A little research showed they were only one of two on the list not owned by the big corporation. They were the only one on the list that could handle the particular site I wanted to move.

The last straw with my old host was when they refused to offer the free automated Let’s Encrypt SSL certificates, choosing instead to charge a lot of money for more traditional certificates. (What these are is all techie and likely to become an ugly issue next year as sites suddenly discover that Google wants the internet encrypted and they’re willing to force the issue.) I needed that SSL certificate. And there was no way I could afford one. But with SiteGround I could.

And so I’m now the proud owner of a SiteGround hosted website.

(Highly astute individuals may notice that the site isn’t encrypted yet. It’s coming!)

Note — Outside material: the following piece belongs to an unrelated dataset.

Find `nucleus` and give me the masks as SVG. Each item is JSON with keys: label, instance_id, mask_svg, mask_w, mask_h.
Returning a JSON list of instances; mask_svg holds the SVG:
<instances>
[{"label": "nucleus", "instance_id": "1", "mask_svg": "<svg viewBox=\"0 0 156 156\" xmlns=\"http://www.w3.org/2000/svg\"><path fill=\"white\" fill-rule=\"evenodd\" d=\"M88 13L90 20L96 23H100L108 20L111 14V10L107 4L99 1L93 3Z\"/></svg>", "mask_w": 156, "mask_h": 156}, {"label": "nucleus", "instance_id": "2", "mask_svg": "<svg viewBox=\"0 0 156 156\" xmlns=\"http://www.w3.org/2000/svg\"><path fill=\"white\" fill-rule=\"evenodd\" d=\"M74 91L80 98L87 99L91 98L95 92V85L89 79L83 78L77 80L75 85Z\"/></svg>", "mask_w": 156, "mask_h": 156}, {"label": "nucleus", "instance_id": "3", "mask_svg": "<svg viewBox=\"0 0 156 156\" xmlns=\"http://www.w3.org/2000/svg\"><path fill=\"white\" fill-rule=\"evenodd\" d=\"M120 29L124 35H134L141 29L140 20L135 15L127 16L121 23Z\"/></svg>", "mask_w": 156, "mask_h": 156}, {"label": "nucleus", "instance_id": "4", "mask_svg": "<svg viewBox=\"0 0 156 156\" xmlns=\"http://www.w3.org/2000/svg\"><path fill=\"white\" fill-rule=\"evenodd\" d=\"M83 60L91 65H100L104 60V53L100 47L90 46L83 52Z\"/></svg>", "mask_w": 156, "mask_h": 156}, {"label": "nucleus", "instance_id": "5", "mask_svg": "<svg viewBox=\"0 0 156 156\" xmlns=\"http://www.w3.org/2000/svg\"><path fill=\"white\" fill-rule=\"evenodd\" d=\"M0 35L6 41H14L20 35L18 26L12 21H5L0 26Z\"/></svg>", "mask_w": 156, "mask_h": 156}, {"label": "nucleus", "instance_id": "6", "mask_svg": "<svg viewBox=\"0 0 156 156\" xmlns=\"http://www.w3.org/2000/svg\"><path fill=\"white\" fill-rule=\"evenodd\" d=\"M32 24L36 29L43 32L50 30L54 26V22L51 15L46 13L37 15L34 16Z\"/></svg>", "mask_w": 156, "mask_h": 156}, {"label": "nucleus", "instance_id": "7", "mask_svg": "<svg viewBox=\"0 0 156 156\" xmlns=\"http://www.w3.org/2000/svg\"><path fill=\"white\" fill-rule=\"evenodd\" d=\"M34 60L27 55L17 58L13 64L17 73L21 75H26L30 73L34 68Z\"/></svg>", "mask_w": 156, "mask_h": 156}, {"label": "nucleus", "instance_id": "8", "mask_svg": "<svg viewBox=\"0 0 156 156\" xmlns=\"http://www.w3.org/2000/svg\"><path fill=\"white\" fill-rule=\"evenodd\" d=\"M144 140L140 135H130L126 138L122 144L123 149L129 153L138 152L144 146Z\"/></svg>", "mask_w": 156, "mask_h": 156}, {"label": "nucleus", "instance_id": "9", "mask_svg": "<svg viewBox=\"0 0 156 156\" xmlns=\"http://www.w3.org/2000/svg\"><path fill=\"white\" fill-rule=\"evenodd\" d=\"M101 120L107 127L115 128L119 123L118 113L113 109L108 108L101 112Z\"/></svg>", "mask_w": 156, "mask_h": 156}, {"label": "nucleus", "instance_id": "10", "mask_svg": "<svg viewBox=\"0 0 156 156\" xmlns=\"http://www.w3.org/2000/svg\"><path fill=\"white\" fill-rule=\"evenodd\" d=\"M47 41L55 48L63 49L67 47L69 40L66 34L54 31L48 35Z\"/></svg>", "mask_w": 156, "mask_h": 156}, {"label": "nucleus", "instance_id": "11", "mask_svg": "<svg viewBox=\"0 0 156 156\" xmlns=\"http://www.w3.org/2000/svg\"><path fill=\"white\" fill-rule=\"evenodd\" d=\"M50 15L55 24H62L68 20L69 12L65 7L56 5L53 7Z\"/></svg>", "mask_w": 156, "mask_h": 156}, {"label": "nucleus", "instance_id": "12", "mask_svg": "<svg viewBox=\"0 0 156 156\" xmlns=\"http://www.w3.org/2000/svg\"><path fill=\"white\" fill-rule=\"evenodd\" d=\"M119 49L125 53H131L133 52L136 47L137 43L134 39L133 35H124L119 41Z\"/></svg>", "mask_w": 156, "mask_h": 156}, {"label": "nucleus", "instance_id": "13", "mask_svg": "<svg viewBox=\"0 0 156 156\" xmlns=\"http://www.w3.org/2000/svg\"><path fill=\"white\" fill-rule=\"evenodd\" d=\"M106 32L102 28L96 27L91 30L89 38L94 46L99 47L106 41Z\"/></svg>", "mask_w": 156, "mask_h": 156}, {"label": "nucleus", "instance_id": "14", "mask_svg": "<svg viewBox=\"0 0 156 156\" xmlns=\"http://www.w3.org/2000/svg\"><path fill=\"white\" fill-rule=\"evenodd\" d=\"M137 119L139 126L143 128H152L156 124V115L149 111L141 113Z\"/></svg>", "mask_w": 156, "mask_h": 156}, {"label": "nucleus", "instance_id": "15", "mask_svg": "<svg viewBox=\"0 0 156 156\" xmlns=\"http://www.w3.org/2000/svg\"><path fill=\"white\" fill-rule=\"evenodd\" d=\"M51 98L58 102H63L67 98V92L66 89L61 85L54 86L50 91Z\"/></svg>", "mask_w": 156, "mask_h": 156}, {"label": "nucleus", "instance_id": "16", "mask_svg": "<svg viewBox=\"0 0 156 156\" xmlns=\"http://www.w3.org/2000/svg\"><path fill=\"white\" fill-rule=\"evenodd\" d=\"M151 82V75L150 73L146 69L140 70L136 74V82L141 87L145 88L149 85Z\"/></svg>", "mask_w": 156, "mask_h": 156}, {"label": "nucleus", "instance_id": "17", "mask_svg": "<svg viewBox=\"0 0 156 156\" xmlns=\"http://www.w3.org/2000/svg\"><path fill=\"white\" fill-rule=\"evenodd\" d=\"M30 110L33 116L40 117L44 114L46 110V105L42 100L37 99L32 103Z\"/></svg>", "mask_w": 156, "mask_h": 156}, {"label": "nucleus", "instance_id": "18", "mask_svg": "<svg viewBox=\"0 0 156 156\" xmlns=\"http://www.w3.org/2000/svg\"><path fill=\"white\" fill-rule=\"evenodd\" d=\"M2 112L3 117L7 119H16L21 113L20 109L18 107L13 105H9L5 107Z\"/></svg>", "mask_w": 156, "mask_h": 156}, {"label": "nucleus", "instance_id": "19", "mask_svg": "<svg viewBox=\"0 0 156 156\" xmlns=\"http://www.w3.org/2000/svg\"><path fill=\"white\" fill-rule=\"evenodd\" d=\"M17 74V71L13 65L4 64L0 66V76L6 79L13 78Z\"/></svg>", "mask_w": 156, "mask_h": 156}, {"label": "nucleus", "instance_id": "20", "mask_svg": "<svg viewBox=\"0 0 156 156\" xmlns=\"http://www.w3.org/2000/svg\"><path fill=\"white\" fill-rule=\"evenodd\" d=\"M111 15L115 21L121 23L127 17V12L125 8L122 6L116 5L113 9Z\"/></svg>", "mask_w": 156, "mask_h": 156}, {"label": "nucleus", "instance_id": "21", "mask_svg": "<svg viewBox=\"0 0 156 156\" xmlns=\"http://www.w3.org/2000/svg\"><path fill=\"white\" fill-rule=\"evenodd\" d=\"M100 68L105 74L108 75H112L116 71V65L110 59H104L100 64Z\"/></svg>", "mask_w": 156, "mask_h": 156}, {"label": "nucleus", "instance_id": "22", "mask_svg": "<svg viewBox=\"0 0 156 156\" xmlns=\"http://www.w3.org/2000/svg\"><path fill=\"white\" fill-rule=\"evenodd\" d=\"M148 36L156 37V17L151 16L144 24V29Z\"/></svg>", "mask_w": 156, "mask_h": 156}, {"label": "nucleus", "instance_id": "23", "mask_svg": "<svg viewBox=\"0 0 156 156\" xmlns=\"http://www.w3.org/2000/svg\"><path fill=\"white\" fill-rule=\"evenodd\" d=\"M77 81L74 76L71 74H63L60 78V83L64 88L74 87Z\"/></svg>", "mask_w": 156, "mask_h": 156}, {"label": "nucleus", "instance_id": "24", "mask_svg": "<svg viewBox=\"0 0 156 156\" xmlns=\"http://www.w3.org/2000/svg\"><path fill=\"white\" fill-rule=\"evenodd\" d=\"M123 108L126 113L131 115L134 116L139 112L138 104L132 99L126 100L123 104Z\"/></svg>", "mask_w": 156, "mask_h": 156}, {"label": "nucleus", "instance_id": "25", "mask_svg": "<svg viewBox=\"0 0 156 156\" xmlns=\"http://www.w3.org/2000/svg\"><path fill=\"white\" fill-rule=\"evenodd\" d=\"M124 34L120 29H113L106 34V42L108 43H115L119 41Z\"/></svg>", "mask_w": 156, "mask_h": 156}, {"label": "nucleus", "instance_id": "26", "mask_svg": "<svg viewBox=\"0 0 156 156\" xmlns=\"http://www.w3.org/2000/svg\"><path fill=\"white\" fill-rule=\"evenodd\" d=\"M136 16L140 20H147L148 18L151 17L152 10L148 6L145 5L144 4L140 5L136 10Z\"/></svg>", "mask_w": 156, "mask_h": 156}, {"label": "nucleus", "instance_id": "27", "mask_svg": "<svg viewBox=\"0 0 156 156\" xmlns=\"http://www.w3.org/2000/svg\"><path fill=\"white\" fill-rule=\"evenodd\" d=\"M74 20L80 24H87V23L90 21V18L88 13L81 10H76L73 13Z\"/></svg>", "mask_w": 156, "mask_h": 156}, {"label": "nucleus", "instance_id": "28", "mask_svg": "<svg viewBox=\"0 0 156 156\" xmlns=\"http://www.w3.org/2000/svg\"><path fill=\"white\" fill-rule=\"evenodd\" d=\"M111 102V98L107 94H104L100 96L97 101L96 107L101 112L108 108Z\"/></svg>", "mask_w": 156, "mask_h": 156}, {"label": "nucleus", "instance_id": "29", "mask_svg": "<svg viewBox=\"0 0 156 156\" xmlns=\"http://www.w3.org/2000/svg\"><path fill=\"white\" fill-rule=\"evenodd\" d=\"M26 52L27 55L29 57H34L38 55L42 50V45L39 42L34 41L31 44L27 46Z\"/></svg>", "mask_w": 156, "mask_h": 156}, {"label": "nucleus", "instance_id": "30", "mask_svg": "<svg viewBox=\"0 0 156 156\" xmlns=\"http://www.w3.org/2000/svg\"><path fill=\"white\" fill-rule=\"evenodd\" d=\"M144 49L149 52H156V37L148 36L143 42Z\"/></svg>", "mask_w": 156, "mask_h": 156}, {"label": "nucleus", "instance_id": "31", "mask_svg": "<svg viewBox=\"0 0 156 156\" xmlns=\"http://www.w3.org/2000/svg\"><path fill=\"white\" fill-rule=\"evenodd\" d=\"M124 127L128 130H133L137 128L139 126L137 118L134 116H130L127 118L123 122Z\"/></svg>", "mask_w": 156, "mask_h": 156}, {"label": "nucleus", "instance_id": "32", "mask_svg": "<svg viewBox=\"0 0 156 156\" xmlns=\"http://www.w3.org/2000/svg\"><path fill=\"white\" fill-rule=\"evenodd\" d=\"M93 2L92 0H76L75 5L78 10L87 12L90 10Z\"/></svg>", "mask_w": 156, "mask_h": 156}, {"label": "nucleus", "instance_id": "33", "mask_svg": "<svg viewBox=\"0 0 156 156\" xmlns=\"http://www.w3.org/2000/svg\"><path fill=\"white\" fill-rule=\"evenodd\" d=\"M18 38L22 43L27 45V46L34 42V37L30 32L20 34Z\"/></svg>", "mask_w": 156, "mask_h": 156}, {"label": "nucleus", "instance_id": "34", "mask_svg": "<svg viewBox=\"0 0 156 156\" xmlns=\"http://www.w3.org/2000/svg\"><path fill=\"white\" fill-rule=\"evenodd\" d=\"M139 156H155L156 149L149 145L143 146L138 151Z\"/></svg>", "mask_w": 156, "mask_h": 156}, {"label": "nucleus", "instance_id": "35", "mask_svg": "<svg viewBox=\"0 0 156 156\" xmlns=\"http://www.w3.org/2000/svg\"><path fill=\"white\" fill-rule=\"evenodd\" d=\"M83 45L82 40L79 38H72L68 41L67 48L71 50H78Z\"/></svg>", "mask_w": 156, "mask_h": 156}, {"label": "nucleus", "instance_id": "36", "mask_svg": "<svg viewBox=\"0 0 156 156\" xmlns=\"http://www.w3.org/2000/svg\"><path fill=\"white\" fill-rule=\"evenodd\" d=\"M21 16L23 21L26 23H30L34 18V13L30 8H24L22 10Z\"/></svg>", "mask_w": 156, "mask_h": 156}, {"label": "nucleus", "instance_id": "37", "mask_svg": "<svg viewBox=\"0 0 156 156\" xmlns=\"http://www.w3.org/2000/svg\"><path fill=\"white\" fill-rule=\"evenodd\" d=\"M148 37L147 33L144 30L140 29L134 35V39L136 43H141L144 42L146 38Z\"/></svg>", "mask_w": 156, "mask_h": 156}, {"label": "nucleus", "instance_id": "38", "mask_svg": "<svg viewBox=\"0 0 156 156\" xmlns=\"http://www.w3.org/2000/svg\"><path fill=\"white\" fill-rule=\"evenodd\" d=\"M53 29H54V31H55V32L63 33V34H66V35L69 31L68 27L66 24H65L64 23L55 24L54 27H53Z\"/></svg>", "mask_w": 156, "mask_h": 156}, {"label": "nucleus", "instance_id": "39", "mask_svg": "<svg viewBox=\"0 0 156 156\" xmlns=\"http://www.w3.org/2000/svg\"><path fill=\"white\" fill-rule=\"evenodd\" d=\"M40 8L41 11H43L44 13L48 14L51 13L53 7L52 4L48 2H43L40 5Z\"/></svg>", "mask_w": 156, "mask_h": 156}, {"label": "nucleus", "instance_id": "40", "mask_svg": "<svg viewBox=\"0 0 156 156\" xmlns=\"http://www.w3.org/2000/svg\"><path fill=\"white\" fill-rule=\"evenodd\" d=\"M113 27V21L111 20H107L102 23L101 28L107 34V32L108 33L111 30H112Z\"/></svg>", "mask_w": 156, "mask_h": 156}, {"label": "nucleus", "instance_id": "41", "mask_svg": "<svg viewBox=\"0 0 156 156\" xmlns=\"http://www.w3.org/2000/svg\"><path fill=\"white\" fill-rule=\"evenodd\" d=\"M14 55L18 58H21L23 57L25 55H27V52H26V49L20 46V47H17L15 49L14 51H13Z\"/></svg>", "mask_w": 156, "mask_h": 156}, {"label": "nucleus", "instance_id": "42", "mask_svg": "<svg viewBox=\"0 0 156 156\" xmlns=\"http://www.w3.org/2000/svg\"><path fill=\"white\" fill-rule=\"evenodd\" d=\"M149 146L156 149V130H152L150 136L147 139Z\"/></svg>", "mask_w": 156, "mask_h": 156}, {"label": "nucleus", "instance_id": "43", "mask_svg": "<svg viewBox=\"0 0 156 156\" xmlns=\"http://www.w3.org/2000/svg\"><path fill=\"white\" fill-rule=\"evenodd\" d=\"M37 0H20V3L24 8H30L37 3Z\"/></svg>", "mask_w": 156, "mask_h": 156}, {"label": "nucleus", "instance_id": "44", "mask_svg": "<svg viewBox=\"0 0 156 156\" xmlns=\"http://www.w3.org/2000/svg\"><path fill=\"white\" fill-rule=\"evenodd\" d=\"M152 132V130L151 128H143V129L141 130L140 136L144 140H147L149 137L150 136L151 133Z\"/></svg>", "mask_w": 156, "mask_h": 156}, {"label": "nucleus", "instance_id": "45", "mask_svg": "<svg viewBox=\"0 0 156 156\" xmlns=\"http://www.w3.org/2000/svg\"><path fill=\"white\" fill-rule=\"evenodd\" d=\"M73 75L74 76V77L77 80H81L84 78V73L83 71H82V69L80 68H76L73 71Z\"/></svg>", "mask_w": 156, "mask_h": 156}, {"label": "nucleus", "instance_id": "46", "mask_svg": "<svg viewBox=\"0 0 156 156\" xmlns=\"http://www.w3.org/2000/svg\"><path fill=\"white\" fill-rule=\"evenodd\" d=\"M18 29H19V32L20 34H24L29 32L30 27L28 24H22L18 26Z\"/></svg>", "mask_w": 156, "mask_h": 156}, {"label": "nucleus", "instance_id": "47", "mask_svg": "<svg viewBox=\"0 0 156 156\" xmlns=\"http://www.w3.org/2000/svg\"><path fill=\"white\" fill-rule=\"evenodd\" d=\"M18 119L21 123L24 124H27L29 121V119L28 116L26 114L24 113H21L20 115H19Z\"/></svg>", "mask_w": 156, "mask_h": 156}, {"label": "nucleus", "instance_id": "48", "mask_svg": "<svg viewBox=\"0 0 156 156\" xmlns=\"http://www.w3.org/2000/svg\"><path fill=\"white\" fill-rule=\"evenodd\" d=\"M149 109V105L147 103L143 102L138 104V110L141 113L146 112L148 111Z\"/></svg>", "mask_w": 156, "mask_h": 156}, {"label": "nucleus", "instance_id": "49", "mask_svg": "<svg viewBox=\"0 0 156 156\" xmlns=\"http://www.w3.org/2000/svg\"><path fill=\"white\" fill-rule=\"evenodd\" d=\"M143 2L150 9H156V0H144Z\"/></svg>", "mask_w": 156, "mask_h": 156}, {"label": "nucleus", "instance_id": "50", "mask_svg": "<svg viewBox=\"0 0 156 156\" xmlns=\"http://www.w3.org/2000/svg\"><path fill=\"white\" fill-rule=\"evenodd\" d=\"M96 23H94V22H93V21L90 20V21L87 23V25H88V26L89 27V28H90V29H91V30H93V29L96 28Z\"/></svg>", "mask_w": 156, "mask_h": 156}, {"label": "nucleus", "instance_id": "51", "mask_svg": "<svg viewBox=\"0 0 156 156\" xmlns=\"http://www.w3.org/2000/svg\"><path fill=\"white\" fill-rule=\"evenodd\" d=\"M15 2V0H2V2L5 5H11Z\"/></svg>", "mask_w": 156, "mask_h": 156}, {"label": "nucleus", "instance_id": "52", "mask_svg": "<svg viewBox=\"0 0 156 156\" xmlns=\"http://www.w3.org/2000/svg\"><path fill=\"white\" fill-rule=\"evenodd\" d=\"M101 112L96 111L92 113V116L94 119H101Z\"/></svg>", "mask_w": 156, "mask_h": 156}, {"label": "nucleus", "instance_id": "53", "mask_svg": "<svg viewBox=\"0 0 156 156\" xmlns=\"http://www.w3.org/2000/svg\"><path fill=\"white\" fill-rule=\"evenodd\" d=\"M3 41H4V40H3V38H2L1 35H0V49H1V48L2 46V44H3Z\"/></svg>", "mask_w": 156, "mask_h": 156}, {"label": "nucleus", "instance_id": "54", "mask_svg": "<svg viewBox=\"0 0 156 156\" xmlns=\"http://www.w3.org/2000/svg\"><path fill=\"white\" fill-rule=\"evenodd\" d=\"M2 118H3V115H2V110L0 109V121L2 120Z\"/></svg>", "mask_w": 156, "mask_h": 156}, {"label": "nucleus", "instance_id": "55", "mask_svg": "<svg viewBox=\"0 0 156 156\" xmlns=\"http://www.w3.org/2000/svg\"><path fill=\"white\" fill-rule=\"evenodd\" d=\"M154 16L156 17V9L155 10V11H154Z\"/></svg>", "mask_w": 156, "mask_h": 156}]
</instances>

So far, my new hosting experience has been interesting. I’m still adapting to their technical support. It feels so weird. They don’t want me to listen to hold music. Do they even have any? Usually they just offer a screen chat if I’m stuck. They’d really rather fix things for me than have me try to sort it out on my own.

THAT is going to take some getting used to.

They don’t start contacts with “domain name and last four of the password” followed by a sigh. The last few contacts I’ve had have started with, “How are you doing tonight?” “Welcome to our company! How can I help?”

And y’know what is even weirder? They fix things.

I’m not 100% sure that I trust this yet. Their technical support DID tell me off the other day. (Okay, so I started it…) They told me to just go do something else and let them fix it for me. THAT is going to take some serious adjustment on my part. (Apparently my searching and trying to be helpful was messing up the timer on my technical support ticket…and they are REALLY serious about that timer.)

So as of now, I’m recommending SiteGround. I’m an affiliate. I get a commission if you sign up through that link.

But mostly I’m hoping my friends will switch not for the money, but just so I won’t have to listen to that song again!